Available configurations in the UK and Australia vary a bit from the US ones, with starting prices of £1,349 and AU$2,299, making it less of a midprice system in those territories.

Dell XPS 13 2-in-1

Price as reviewed $1,299
Display size/resolution 13.3 -inch 1,920 x 1,080 touch-display
PC CPU 1.3GHz Intel Core i7-7Y75
PC memory 8GB DDR3 SDRAM 1,866MHz
Graphics 128MB dedicated Intel HD Graphics 615
Storage 256GB SSD
Networking 802.11ac Bluetooth 4.0
Operating system Windows 10 Home (64-bit)

A tale of two chips

There are a few sacrifices to make. The most important is swapping a standard Intel Core i3 or i5 U-series CPU for a lower-power Y-series one. That's basically a rebranded version of what Intel previously called the Core M CPU, which isn't as fast, but does work better in slim PCs that need to run for a long time with minimal fans or cooling.

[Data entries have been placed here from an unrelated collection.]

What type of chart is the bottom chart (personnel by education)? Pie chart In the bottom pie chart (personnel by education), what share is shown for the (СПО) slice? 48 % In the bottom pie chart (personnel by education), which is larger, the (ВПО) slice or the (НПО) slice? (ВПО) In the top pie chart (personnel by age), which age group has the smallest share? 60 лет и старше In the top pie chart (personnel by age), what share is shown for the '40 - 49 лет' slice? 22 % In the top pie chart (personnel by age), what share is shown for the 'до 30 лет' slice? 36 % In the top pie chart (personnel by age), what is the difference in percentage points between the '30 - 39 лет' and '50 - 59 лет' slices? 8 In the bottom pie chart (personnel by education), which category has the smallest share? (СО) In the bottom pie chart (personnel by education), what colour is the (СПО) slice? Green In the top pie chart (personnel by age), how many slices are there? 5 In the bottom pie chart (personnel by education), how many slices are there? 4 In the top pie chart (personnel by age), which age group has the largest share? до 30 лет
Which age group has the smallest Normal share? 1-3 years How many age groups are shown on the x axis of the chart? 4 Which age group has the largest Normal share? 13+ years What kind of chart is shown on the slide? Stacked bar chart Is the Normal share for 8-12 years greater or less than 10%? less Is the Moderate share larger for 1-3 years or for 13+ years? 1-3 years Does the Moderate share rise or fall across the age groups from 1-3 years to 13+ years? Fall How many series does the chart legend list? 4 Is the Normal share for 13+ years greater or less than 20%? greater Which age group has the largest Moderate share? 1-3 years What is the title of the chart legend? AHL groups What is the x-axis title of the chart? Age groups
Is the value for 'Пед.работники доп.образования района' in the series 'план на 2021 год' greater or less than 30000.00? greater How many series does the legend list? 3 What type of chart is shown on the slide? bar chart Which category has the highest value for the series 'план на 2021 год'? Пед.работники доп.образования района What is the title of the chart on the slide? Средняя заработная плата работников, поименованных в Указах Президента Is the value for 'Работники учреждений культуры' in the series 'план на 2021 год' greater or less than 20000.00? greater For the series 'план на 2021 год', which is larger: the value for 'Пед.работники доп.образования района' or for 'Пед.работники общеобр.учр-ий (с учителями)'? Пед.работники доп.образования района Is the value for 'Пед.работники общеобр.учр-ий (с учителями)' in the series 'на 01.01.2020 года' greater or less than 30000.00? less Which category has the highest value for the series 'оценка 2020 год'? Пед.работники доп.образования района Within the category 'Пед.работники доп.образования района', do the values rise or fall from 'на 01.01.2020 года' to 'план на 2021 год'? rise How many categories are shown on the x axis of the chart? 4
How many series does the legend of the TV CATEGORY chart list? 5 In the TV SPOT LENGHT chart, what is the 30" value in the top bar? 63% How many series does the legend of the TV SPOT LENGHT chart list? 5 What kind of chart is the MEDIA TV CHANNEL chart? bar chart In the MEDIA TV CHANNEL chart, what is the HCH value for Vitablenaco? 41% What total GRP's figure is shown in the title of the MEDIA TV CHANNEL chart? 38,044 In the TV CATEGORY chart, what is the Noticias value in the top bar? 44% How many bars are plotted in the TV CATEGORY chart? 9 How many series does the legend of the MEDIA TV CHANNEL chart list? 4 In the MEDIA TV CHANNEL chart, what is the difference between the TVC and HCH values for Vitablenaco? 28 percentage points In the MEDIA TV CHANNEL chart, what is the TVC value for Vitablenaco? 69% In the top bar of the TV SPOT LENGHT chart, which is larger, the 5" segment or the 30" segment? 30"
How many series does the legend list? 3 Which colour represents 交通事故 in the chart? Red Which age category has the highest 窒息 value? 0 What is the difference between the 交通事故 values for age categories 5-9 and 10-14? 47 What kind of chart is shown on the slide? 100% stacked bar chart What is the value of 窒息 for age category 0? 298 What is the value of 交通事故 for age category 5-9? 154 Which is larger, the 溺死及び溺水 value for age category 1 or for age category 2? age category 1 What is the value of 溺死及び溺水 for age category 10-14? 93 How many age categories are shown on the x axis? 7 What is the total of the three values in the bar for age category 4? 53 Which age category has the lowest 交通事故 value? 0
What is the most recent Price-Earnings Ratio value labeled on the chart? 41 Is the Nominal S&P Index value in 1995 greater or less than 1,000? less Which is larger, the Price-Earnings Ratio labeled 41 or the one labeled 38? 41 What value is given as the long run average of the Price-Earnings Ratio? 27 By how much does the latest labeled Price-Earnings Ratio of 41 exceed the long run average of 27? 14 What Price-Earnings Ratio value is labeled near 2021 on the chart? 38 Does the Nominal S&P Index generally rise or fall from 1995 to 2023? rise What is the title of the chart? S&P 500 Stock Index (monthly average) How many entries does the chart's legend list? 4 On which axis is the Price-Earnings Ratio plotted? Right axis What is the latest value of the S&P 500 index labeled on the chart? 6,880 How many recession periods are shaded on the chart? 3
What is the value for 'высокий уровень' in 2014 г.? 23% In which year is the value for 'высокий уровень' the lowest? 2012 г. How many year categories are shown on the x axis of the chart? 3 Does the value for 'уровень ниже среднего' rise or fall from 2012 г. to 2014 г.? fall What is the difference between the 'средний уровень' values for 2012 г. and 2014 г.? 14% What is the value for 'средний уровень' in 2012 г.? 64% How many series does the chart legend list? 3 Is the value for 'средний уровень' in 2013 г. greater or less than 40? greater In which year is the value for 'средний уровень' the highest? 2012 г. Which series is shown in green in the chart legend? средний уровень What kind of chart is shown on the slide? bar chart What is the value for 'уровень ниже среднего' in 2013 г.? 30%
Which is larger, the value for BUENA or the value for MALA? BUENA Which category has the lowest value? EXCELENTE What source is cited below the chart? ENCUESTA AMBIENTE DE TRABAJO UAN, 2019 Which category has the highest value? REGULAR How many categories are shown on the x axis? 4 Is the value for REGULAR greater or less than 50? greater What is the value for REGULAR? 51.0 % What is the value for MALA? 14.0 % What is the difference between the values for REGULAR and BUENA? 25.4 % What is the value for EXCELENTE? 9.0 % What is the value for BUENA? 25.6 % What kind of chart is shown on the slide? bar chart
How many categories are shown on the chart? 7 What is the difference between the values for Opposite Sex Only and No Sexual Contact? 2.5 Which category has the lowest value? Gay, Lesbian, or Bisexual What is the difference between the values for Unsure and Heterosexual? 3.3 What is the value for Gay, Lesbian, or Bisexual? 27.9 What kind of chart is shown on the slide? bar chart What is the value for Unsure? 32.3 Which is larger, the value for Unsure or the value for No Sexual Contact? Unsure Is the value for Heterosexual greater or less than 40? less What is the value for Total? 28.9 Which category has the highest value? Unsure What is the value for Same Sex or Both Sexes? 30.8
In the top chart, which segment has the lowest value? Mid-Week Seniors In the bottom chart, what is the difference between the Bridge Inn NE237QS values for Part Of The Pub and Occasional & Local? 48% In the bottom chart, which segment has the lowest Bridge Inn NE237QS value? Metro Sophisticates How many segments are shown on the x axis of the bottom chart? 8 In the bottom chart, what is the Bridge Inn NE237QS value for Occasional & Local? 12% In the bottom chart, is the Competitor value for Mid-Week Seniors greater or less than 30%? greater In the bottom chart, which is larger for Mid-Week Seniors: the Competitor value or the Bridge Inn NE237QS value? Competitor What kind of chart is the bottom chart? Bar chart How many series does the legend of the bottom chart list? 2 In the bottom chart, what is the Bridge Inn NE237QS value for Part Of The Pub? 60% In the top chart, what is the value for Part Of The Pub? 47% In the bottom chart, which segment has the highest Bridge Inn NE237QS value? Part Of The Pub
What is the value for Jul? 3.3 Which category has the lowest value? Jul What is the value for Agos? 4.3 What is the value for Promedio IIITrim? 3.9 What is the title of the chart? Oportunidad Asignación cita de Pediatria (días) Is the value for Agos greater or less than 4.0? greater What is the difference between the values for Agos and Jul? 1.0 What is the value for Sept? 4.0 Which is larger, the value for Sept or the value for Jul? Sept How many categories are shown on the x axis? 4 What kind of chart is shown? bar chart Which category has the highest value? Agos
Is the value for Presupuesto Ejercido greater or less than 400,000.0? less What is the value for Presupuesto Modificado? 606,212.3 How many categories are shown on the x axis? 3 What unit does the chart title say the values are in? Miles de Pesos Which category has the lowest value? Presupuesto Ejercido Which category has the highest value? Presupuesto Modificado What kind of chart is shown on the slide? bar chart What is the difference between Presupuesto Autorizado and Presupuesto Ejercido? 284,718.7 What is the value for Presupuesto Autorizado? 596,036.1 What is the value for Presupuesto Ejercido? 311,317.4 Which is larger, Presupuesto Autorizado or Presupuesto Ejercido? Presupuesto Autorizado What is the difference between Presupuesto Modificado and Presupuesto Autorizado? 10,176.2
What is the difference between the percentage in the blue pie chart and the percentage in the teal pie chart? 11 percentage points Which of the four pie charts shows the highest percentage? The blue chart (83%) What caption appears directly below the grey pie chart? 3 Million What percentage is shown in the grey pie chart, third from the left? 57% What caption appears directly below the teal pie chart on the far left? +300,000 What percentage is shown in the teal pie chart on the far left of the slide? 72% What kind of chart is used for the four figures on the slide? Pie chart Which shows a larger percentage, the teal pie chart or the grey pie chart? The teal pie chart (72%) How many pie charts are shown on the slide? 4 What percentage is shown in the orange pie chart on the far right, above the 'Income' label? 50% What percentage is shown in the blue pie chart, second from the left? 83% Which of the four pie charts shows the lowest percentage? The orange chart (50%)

Is there a performance difference? You bet there is. Core M and Core i-Y CPUs have never been as performance-oriented as even the low-voltage Core i5 and i7 U-series chips found in most mainstream slim laptops. They can, however, offer extra power on an as-needed basis thanks to some dynamic power throttling, boosting performance then easing off to keep internal temperatures in check.